The Series LLC operating agreement is an innovative concept that unites a series, aka cells, within one LLC. The concept was originally introduced by the State of Delaware. 

Benefits of a Series LLC Operating Agreement

In Delaware, the law states a series limited liability company may be created using individual series of membership interests. When this type of business is formed, it is referred to as a Delaware series LLC.

Delaware series LLC benefits include:

  • Retention of its own assets
  • Conduct its own operations
  • Have its own members
  • Pursuit of business objectives different from the other "cells"

By working as an independent business with the series structure, each cell is insulated from issues relating to other cells such as creditors, litigants, or claims by members.

The Delaware series LLC is similar to that of the "segregated portfolio companies" used in other countries such as the British Virgin Islands, the Cayman Islands, and any other country not under U.S. jurisdiction.

When forming a Delaware series LLC, no matter how many series/cells it contains, there is only one filing fee.

Series LLCs are considered one business and pay only one Registered Agent and one annual Franchise Tax fee versus paying separate fees and taxes associated with an individual LLC.

The formation of an LLC protects personal assets from obligations and debts incurred by the business.

Requirements for Forming a Series LLC

  • Each series/cell should have a bank account separate from the other cells. The series should also have a separate asset name, tax ID number, or a separate EIN (Employer Identification Number).
  • If a sub-LLC (cell) purchases real estate, the deed needs to be in the name of that individual cell.
  • The same rule holds true for any contract, notes, and loans to avoid confusion.
  • Transactions between series should be treated as if they were with outside entities. 
  • Any loan transactions between series LLCs are to be interest-bearing and well documented.
  • Assets and operations are separate from each series.
  • Assets can be owned by only one series.
  • Each series must have enough capital to support its business individually.

Information About a Series LLC Operating Agreement

  • An Operating Agreement is prepared to outline the rules and regulations that will govern the operation of the series LLC. 
  • It is recommended that an attorney take on the job of drafting the agreement. An accountant is also needed to explain the tax laws associated with a series LLC.
  • It is not a requirement to publicly file the Delaware Series LLC Operating Agreement. 
  • The option to add or remove a series can be done by amending the Operating Agreement. This can be done at any time. There is no limit to the number of series that can be included.
  • Generally, a series LLC is required to have only one registered agent and file a single annual report.
  • It is recommended that each sub-LLC/cell apply for a "doing business as" name. Also referred to as a DBA, it is an assumed or fictitious name.
  • The records for the DBA should list the owners of the series, so there is no confusion about which series LLC is to be held responsible for any debt or other issues. 
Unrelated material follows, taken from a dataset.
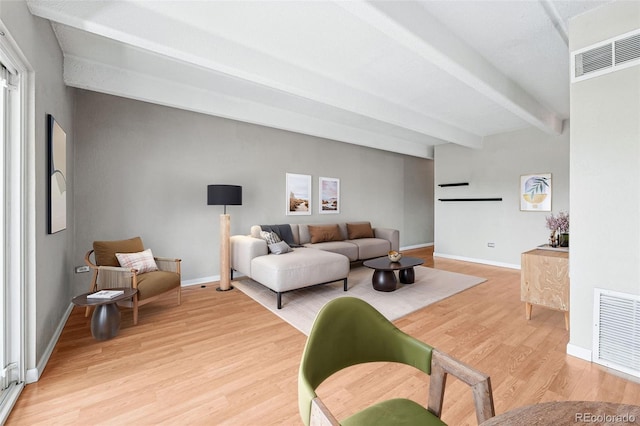 living room featuring baseboards, light wood finished floors, beam ceiling, and visible vents
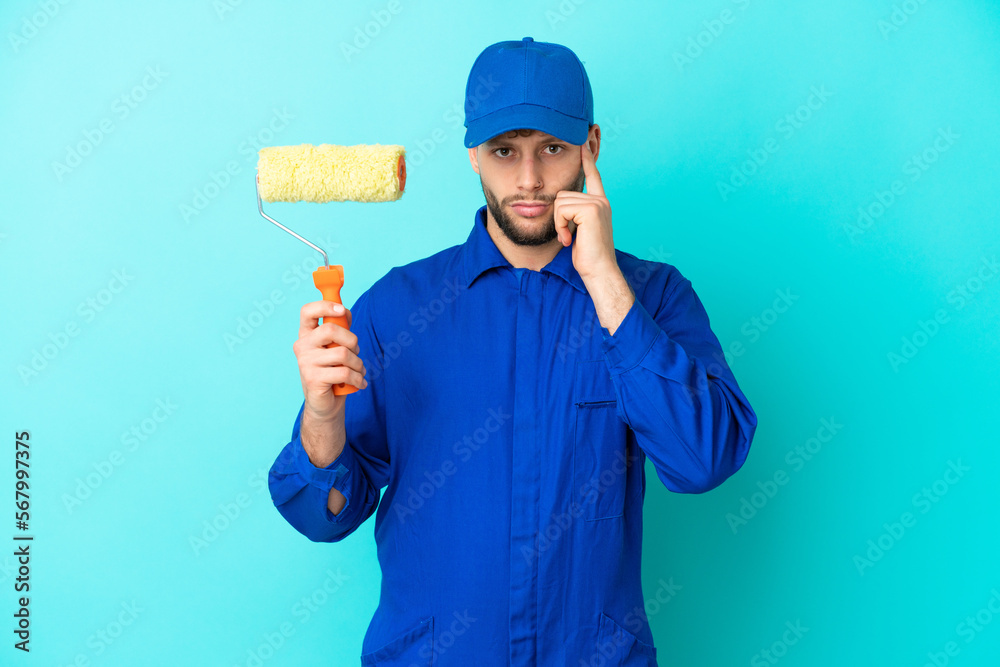 Painter caucasian man isolated on blue background thinking an idea Painter caucasian man isolated on blue background thinking an idea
Things to Consider When Forming a Series LLC

Series LLCs are a popular option, but there is still some uncertainty surrounding rules and regulations.

  • Delaware law states each series is treated separately in legal matters but whether the assets and liabilities would be considered separate in other states that allow series LLCs would depend on that state. 
  • Regardless of whether a Delaware Series LLC was properly formed, structured, and operated outlining the assets and liabilities of the individual series, it is up to the jurisdiction of that state whether to recognize those assets and liabilities as separate as adhered to under Delaware law.
  • The tax treatment for individual series is not a certainty.
  • As of January 2008, the IRS (Internal Revenue Service) notes individual series within the LLC will be taxed separately.

FAQS

Q. Which states offer series LLCs?

A. Along with Delaware, the following states currently allow the formation of series LLCs: Wisconsin, Utah, Texas, Tennessee, Oklahoma, North Dakota, Nevada, Montana, Minnesota, Kansas, Iowa, Illinois, the District of Columbia, and Puerto Rico.

Q. Where do I get a DBA?

A. In the county or state where the property resides.